Data extracted from a collection:
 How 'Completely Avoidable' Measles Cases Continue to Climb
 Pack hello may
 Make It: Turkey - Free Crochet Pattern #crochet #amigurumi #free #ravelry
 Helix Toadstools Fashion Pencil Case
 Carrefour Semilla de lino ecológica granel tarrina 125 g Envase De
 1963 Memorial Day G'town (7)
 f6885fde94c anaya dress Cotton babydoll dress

Task brief: Find the line that contains "Pack hello may". Repeat it and every line after it, exactly as written, up to and including the last line of the records above.

Answer for this exercise:
 Pack hello may
 Make It: Turkey - Free Crochet Pattern #crochet #amigurumi #free #ravelry
 Helix Toadstools Fashion Pencil Case
 Carrefour Semilla de lino ecológica granel tarrina 125 g Envase De
 1963 Memorial Day G'town (7)
 f6885fde94c anaya dress Cotton babydoll dress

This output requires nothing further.